A procuradora-geral da República considerou hoje que um dos principais desafios que se afiguram ao futuro do Ministério Público é atingir uma “flexibilidade suficiente com estruturas de orientações transversais que permitam responder às diversas solicitações”, sem prejuízo da manutenção de uma organização hierarquizada.

Uma flexibilidade “que nos permita responder àquilo que é simples de uma maneira simples, que nos permita responder àquilo que é complexo, que exige uma atuação conjunta, de uma maneira capaz e que nos permita responder de uma forma especializada às diversas matérias que se nos colocam sem perdermos a noção do conjunto”, disse Joana Marques Vidal, na cerimónia de abertura do XI Congresso dos Magistrados do Ministério Público que está a decorrer no Funchal.

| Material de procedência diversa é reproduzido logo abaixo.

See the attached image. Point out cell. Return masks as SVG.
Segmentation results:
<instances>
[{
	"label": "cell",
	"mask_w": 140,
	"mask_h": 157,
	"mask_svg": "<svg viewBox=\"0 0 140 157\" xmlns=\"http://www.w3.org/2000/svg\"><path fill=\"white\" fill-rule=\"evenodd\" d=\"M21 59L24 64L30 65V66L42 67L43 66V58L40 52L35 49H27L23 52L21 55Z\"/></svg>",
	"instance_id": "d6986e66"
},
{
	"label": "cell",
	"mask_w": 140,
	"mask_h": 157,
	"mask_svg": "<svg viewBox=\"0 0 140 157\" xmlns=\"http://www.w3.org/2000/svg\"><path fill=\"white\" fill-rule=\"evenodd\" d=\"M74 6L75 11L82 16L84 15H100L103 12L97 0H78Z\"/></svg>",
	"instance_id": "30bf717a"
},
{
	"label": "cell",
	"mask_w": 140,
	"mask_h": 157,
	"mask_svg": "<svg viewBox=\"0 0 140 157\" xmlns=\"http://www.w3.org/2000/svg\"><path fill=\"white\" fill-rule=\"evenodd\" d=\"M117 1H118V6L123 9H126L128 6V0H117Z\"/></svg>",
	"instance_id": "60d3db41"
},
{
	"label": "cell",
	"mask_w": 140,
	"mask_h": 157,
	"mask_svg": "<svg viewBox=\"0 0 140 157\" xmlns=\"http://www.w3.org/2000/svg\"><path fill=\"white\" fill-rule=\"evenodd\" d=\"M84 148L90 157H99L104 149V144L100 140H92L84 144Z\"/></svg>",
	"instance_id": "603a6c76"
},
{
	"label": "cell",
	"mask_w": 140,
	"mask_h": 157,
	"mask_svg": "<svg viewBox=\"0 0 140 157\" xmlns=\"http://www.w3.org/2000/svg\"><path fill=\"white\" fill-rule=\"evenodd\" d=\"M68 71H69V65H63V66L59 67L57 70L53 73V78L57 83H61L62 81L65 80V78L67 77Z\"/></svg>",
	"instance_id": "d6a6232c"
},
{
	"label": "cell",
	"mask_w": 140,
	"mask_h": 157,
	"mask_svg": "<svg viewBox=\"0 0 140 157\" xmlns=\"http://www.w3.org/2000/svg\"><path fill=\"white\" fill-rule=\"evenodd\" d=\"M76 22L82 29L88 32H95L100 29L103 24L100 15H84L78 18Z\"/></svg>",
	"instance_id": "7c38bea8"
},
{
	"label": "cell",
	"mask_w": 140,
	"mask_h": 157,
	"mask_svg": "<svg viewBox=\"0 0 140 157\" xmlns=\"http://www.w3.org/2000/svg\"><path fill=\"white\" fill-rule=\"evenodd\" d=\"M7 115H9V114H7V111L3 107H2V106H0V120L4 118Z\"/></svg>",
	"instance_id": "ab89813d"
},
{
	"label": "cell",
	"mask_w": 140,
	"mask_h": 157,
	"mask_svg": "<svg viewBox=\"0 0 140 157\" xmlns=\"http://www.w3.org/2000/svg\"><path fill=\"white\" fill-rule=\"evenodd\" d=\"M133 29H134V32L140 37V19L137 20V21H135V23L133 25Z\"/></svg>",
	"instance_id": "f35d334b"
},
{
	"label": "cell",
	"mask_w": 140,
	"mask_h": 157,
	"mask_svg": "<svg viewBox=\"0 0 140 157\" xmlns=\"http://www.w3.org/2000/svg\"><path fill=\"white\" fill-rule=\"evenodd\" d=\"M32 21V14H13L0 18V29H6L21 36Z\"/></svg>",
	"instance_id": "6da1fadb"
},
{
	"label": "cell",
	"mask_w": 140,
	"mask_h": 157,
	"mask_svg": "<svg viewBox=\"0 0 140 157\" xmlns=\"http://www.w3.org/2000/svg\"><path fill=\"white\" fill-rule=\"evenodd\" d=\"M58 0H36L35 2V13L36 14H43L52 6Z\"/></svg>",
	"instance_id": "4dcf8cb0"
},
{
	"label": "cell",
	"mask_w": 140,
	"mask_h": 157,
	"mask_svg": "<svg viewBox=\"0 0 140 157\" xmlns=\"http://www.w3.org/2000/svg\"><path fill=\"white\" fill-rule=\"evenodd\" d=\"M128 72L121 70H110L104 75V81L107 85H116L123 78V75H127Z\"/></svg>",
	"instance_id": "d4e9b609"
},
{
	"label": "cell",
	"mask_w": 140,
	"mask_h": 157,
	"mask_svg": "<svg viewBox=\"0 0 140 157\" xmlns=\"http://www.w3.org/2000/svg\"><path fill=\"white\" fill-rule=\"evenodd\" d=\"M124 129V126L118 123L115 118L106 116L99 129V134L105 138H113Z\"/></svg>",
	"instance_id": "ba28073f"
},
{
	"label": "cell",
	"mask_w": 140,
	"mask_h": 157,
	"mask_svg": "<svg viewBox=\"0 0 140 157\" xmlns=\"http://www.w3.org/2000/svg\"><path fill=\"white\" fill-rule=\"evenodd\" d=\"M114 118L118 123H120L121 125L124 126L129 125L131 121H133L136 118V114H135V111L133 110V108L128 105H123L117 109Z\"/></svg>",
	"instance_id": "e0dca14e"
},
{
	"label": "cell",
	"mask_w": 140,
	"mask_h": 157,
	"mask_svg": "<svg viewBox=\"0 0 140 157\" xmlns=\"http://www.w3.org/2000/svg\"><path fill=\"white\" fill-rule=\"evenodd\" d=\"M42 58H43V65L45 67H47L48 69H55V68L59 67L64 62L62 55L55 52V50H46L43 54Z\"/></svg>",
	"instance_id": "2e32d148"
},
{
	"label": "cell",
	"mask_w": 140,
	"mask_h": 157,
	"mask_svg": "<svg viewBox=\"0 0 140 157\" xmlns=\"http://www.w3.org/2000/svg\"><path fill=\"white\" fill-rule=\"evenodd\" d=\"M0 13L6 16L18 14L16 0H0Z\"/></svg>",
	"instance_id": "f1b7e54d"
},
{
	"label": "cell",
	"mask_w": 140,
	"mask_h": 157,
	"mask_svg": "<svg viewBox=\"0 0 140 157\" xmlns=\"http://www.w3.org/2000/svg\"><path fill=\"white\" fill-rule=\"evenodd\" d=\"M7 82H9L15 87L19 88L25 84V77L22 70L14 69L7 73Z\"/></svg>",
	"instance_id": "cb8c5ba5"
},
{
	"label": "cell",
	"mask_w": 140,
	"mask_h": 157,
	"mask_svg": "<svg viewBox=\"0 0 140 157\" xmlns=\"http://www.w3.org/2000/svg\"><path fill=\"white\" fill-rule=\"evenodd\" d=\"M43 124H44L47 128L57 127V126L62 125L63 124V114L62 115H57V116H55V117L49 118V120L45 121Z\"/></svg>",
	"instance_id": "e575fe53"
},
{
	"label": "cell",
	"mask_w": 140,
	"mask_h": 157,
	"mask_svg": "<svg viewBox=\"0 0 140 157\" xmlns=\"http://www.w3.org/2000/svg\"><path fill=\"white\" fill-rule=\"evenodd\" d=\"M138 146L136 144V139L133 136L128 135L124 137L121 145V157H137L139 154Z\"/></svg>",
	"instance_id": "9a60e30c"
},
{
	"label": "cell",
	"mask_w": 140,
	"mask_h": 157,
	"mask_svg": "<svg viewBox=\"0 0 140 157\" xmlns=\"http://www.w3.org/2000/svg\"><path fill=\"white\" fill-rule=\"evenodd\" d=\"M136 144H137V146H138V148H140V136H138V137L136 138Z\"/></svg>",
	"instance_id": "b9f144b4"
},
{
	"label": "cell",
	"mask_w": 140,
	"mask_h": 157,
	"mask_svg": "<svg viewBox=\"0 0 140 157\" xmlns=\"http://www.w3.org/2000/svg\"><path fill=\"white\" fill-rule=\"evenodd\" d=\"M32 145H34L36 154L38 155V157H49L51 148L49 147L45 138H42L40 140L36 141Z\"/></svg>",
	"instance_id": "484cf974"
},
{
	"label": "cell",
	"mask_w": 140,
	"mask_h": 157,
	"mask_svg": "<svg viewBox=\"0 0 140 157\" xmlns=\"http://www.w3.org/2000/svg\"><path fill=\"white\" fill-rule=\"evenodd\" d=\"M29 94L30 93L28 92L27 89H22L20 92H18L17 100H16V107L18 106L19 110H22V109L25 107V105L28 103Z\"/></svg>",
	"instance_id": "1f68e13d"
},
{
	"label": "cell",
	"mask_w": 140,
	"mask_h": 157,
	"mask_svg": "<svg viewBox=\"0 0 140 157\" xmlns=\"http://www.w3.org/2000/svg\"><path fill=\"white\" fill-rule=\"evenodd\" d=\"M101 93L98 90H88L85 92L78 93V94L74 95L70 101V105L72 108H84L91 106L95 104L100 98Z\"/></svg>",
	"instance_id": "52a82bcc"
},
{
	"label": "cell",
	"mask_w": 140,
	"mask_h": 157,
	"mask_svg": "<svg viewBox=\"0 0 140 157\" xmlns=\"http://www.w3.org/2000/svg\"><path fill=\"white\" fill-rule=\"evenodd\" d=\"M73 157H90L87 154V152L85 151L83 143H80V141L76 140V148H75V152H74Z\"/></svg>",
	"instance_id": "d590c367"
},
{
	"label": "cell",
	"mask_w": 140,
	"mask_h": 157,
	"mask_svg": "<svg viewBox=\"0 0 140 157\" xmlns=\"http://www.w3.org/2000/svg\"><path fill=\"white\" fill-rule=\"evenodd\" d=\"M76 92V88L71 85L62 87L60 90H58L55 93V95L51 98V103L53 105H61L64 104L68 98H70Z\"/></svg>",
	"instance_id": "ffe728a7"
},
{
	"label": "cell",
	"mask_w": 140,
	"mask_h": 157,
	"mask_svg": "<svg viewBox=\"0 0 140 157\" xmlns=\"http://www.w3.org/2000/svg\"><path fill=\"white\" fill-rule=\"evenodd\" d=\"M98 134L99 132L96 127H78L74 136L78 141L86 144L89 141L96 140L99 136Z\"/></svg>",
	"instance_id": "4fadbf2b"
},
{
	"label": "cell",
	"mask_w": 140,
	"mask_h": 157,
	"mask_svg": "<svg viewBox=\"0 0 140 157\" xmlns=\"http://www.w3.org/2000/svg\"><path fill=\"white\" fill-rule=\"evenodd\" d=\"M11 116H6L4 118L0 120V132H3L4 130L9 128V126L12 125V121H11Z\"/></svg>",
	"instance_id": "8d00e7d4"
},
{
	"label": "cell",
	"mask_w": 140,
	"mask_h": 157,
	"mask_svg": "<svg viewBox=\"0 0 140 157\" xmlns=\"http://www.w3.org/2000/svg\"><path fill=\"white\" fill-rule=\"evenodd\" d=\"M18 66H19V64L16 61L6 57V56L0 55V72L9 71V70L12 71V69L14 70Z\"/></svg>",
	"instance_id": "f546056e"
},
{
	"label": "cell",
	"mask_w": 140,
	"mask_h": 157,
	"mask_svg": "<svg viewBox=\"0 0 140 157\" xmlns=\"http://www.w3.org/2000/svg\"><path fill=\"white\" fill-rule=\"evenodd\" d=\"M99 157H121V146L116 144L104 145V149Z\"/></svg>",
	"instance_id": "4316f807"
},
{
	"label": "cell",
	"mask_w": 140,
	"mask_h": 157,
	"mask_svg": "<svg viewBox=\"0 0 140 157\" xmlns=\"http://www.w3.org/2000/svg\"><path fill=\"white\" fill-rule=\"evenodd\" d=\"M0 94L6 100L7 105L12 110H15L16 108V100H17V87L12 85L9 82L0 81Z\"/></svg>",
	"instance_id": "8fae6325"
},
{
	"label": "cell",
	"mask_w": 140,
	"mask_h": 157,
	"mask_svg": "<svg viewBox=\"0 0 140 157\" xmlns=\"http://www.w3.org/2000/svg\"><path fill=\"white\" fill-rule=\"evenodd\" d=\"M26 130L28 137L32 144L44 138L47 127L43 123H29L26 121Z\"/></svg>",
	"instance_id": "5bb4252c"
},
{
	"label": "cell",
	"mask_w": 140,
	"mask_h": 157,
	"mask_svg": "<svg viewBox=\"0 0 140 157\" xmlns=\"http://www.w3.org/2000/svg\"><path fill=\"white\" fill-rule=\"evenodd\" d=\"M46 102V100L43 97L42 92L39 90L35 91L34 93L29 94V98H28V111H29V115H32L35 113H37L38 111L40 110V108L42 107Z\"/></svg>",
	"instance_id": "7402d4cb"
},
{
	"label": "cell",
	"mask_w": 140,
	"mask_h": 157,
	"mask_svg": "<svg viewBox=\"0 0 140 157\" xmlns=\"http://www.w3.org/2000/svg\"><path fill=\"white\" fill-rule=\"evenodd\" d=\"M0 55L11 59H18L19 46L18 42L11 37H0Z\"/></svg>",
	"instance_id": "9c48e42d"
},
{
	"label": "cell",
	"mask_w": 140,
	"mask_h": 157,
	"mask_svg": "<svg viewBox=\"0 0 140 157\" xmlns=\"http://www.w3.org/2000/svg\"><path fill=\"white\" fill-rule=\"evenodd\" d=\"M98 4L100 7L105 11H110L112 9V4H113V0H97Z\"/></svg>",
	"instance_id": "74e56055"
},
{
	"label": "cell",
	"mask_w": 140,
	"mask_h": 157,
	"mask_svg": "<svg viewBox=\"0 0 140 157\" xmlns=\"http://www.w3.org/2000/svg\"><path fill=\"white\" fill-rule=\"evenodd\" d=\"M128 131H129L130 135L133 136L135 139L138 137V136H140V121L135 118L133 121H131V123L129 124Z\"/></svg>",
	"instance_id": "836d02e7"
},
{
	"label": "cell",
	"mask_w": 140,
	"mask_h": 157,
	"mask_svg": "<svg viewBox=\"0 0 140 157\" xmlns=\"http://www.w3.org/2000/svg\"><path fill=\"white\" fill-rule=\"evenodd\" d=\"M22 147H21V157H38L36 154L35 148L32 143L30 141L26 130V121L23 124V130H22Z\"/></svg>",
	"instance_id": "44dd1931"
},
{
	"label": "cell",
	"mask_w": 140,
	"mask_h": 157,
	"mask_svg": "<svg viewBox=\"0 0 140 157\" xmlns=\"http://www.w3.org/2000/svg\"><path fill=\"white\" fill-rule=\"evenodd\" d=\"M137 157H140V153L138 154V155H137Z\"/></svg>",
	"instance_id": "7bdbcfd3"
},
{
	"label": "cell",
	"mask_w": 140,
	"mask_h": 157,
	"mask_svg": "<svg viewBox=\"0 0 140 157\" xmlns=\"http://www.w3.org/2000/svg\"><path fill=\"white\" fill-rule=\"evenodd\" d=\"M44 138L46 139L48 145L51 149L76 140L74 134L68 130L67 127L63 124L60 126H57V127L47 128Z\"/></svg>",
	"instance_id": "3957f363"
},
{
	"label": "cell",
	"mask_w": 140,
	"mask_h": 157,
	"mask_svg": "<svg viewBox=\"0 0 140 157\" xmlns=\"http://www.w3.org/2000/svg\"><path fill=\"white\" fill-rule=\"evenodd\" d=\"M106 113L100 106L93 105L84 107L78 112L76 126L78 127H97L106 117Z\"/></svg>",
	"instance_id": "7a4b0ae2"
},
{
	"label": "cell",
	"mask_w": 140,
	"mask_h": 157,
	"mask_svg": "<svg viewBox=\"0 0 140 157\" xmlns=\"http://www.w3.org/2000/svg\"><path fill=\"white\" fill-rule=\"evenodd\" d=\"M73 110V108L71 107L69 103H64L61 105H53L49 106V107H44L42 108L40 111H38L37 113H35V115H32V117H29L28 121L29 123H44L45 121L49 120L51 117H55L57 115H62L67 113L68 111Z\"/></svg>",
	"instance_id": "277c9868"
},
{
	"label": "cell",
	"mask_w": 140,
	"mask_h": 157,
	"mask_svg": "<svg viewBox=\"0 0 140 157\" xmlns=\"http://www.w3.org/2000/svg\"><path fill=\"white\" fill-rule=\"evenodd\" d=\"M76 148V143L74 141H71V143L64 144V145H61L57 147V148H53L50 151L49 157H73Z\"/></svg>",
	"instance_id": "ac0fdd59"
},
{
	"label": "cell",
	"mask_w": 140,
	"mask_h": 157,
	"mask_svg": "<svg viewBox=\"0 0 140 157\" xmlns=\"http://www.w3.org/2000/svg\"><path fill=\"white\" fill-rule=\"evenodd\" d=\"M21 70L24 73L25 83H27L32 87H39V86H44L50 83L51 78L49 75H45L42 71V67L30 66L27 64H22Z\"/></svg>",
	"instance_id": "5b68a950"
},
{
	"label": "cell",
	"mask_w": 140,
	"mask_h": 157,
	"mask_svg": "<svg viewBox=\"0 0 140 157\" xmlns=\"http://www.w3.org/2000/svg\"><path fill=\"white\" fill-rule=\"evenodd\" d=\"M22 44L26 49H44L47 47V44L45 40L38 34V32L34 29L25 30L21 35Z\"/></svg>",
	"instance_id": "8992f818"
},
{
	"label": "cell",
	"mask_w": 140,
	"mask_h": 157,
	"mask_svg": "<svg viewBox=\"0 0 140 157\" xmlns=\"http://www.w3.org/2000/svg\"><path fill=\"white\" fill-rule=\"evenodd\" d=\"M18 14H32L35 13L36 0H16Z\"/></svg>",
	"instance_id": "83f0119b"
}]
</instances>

Numa altura em que está em discussão o novo Estatuto do Ministério Público, Joana Marques Vidal defendeu “a manutenção e a promoção da atual arquitetura constitucional, naquilo que consagra o Ministério Público como uma magistratura, que tem um estatuto de autonomia e com tudo o que isso implica”.

Além disso, “penso que é essencial manter a estrutura da matriz das diversas competências que o Ministério Público tem no modelo português”. Uma matriz que remete o MP para a essencialidade de ser uma magistratura de iniciativa, em defesa da legalidade democrática e em defesa dos direitos dos cidadãos na promoção da igualdade dos mesmos perante a lei.

Para a procuradora-geral da República, é “essencial” que o debate sobre o futuro do Ministério Público envolva “a sociedade portuguesa” ativamente, mas que o mesmo se faça com “serenidade” e “rigor”, sem a influência da “poeira” e “espuma dos dias” e as “discussões que tão do agrado são de alguns que, designadamente incendeiam os órgãos de comunicação social e também as redes sociais”.